In the summer of 2014, the island passed the Puerto Rico Public Corporations Debt Enforcement and Recovery Act to ensure the continuity of things like the operations of its public utilities company, Prepa, which supplies electric power to residents. Prepa accounts for $9 billion of the outstanding debt. But major funds like Oppenheimer and Franklin fought back, and the act was overturned in February. Prepa, organized in 1941, exempts major energy consumers on the island like government offices and hotels from paying for electricity, while ordinary citizens are expected to offset this, footing bills set at higher rates than anywhere in the US except for Hawaii, Guam and the U.S. Virgin Islands. And Puerto Ricans are required to pay a substantially higher portion of their income on electricity than anywhere else. Individuals’ indebtedness is also very high as a consequence.
Though it is true that residents of Puerto Rico do not pay federal tax on local income, per capita income in Puerto Rico is extremely low at less than half that of the United States’s poorest state. Those that do earn enough to pay therefore have no recourse to the Earned Income Credit on federal tax returns. Puerto Ricans pay a comparable income tax to the local government, and they also pay into Social Security even though their benefits are capped to less than that of other US citizens by the Federal government. They are ineligible for Supplemental Security Income for the elderly, blind and disabled.

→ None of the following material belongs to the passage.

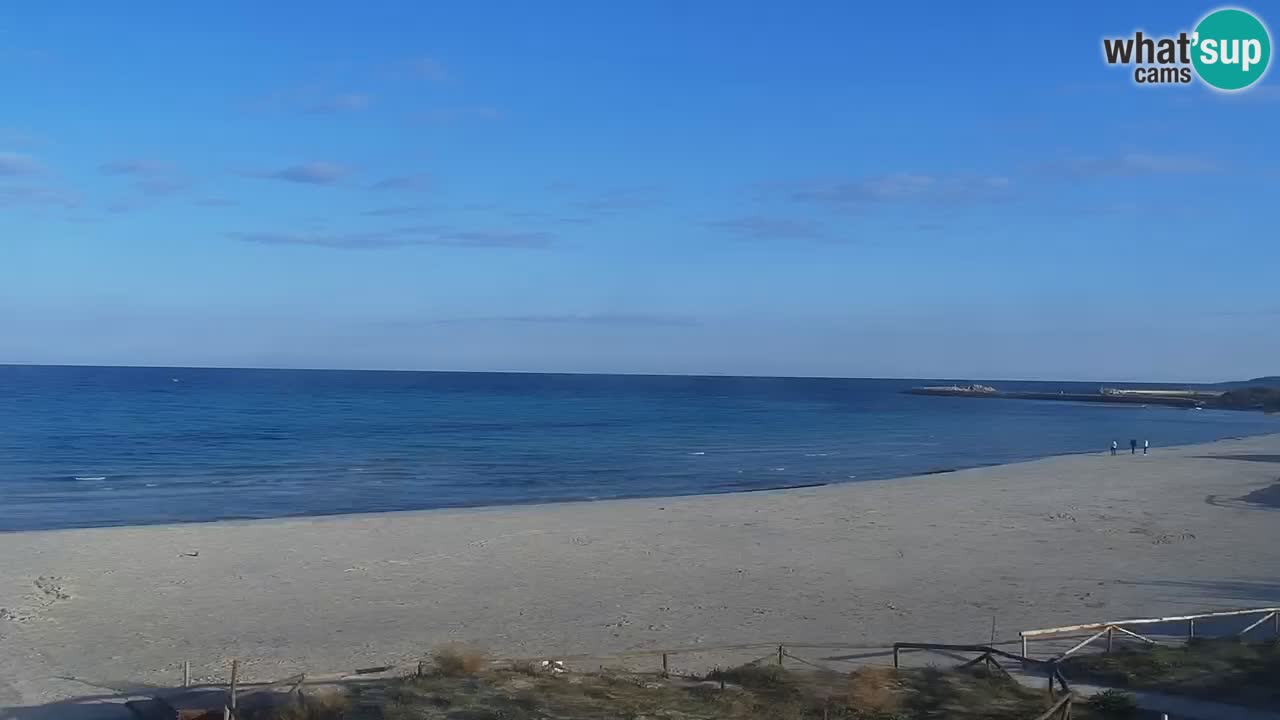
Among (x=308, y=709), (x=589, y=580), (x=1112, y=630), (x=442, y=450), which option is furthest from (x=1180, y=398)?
(x=308, y=709)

Puerto Rico already receives less than 15% of the Medicaid funding it would normally receive as a state. Unemployment stands at over 12%, more than twice that of the average rate in the 50 states. Hence the lack of federal income tax only benefits the wealthy who establish residency there, and denies benefits to normal islanders.
Hedge funds that bought Puerto Rican debt were paid relatively high yields over the years, and those profits are tax-exempt as well.
Governor Garcia Padilla has called upon Puerto Rico’s citizens to share the burden and further cuts to education and social services are mentioned. On June 30, he retweets a statement from his aide de camp, “As the responsibility for the crisis was shared, so should the work to get us out of it.” The government already raised sales taxes in May to an unprecedented 11.5% and cut 12,500 jobs, a 12% contraction in the public sector work force. Will heavily invested hedge funds share some of the pain? According to Bloomberg, since they bought at distressed levels, they stand to make a profit.